Principals are at the crossroads of policy and practice, making them the ideal advocates for strong schools and sound educational policy. Principals are responsible for ensuring that all local policies and state and federal laws surrounding education are implemented to the fullest extent. Principals also work on behalf of many constituents, including students and families, staff and district leadership, school boards, and departments of education. Most important, principals know the difference between policies that advance 21st-century learning, equipping students with skills for today’s global economy and ones that date back to the 19th-century factory model. 

So, what is keeping principals’ voices from being heard in the public policymaking process? In some cases, it may be principals themselves. Some may worry that elected officials could penalize them for sharing alternative views. Others may not realize that their ideas are needed and wanted for consideration. And most probably find it difficult to make the time necessary to engage in politics when they are responsible for running everything inside the building.

Despite the natural obstacles to participation, all principals should consider how they may engage in the political process and influence policy for their students and education as a whole. After all, who knows the rules of the game more than the principal?
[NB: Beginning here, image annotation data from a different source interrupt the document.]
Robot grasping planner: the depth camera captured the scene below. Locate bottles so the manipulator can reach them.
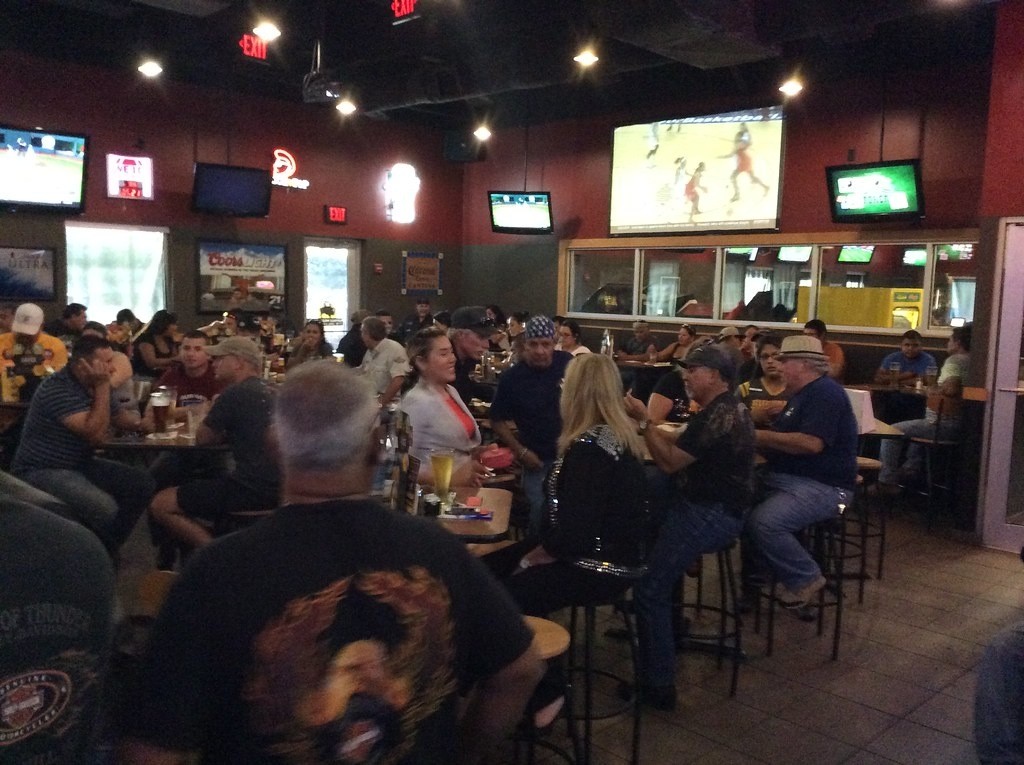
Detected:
[275,358,286,383]
[915,378,926,397]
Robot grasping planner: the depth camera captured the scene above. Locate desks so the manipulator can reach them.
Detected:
[100,358,927,572]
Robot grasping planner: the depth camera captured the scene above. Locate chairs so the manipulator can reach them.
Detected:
[895,386,988,516]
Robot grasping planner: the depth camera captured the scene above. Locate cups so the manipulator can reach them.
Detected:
[187,409,205,437]
[430,448,455,504]
[927,366,938,390]
[151,393,171,439]
[332,353,344,365]
[889,362,900,388]
[650,351,657,364]
[482,356,495,380]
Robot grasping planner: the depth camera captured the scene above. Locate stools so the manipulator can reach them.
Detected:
[514,456,886,765]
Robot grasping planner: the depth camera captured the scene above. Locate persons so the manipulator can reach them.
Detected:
[113,358,543,764]
[645,105,770,221]
[0,299,336,764]
[339,296,973,724]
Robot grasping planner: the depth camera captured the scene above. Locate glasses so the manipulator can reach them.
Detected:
[760,353,778,360]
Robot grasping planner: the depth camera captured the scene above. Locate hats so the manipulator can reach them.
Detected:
[719,327,746,341]
[451,306,501,336]
[203,336,261,366]
[678,347,728,372]
[12,303,44,335]
[772,336,830,361]
[525,316,556,337]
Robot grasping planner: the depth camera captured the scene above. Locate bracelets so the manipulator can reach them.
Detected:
[518,447,528,460]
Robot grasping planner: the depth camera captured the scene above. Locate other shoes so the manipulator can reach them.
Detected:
[619,681,678,710]
[780,577,826,609]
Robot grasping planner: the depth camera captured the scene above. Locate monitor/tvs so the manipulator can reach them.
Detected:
[190,163,272,219]
[902,248,927,267]
[837,245,876,264]
[825,159,926,223]
[937,244,974,261]
[725,248,758,262]
[777,246,812,263]
[0,124,90,214]
[488,191,554,234]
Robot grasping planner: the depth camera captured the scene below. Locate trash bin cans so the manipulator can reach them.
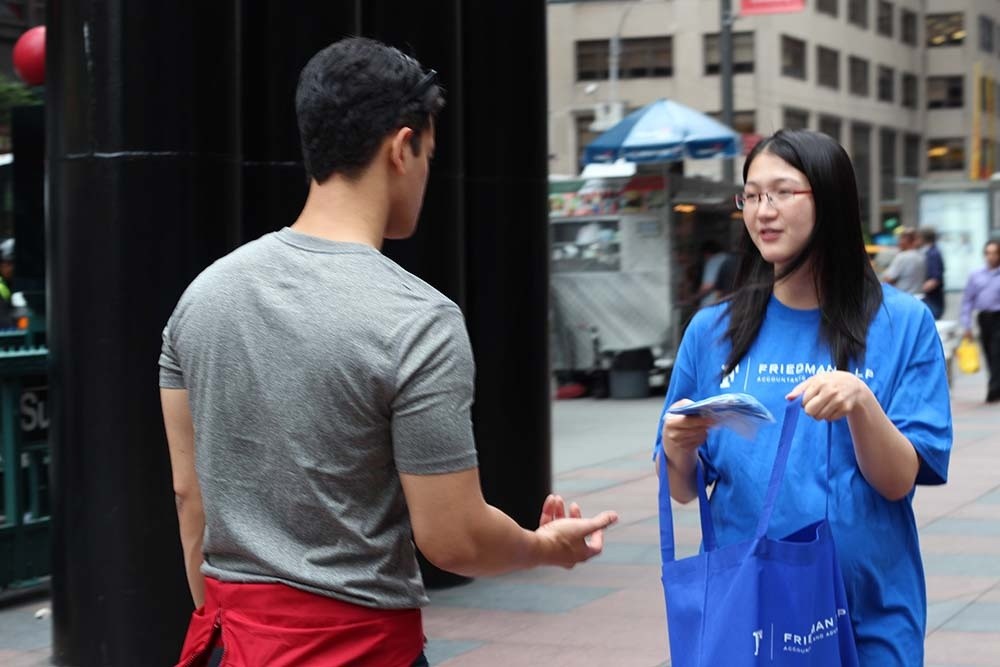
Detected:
[607,346,649,398]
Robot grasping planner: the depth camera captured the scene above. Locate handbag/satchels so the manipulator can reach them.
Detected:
[956,338,981,373]
[655,391,861,667]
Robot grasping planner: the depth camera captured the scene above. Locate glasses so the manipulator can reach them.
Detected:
[733,186,812,211]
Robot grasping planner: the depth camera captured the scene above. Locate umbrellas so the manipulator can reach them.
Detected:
[581,98,739,162]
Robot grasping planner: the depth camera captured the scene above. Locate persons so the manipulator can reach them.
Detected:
[868,224,946,321]
[158,38,619,667]
[960,240,1000,403]
[651,130,954,667]
[0,236,17,305]
[688,240,737,304]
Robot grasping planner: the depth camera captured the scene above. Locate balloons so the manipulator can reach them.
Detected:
[12,25,48,86]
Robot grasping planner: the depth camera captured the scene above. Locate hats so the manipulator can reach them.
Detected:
[0,238,16,263]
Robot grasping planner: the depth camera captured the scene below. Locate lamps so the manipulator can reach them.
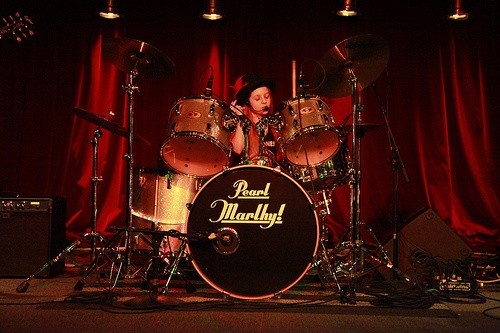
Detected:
[99,0,120,19]
[449,0,468,19]
[202,0,222,20]
[337,0,357,16]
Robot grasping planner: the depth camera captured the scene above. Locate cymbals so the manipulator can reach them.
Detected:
[304,31,391,97]
[75,107,129,138]
[103,37,177,79]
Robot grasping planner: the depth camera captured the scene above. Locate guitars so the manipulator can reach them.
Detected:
[0,12,35,42]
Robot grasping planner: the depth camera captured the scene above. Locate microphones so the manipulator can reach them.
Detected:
[204,78,212,97]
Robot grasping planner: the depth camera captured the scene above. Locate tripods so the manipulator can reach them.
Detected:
[311,54,403,303]
[15,55,197,293]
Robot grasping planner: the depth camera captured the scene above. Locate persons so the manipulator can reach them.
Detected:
[230,75,286,168]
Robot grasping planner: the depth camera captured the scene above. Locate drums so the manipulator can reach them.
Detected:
[183,161,321,301]
[160,93,238,177]
[288,139,354,191]
[131,165,205,224]
[269,90,344,166]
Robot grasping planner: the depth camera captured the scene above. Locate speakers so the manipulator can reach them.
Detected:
[0,198,67,278]
[370,206,474,290]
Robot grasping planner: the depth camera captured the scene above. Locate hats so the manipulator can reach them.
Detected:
[233,73,276,104]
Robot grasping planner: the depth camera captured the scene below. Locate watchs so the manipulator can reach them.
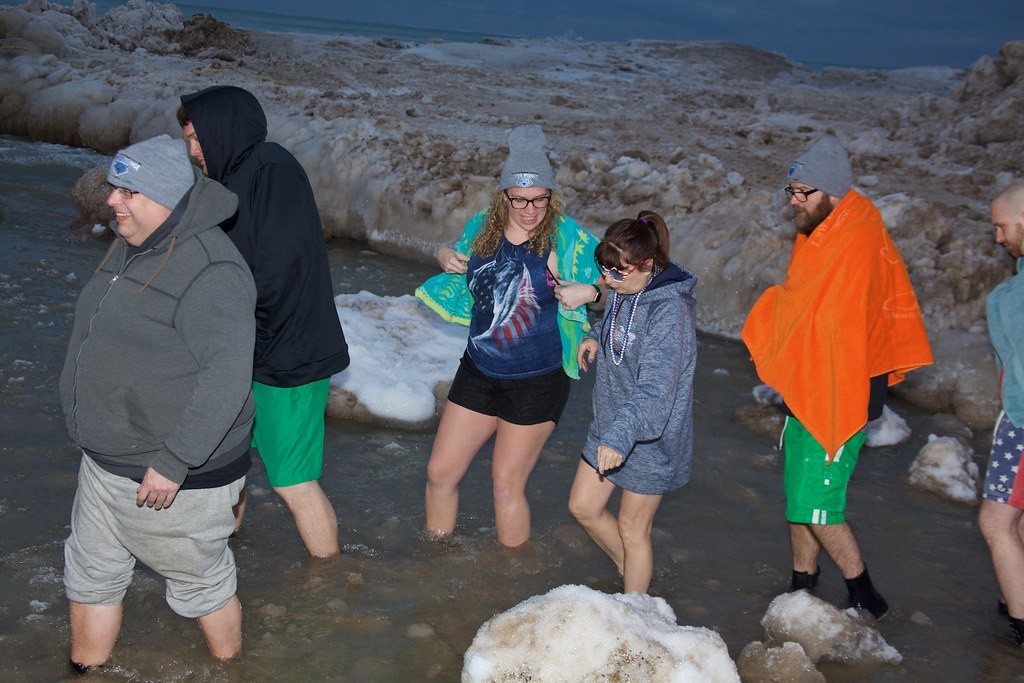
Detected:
[589,283,603,304]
When change is necessary, principals have a responsibility to shape the discussion in a positive way and be a strong voice at the table, at the local, state, and federal levels and within professional organizations.

I have learned that decision-makers respect our opinions. We can advise them on the impact of their decisions and what implementation would look like. A simple phone call or email can start a conversation that leads to better educational policy and outcomes for the entire community.

How can you as principal start to advocate for your school and educational policies? What holds you back from engaging in politics?  

Jay Masterson, EdD, is the principal of Joseph L. McCourt Middle School in Cumberland, RI, and a middle school administrator. An active part of the political process, he assists the local school committee in writing policies and advocates for positive educational change with his elected officials at the state and federal levels. He is the 2016 Rhode Island Principal of the Year.  

2 Comments

  • Michael Thomas says:

    Great post, Jay. You are right that principals need to speak up and get political, whether they like it or not. I think that school leaders are reluctant to participate because they dislike drama and conflicts that are often associated with politics. But getting involved in politics does not have to be wrought with anxiety. Like you said, it starts with a phone call or email to get a conversation started. How long have you been involved in school politics and how did you get started in educational policy issues?

    • Jay Masterson says:

      Hi Michael. I got started about 8 years ago when I became an assistant principal. We had sub-committees at our state association and I volunteered to help with it. The focus was on state legislation so I monitored proposed bills. When I would ask about the bills, I found that elected officials liked to talk about the bills they were putting forward and the potential consequences of their implementation. The made changes based on our feedback. It was then that I realized that principal’s could influence the process in a positive way.

      For educational policy issues, I started attending our local school committee policy sub-committee meetings. Just by being there, the school committee would ask me questions and for my input and then I became a regular at the meetings advising on all policies associated with schools and safety. Just by being present, you influence the process in a positive way because you are always an advocate for what’s best about schools.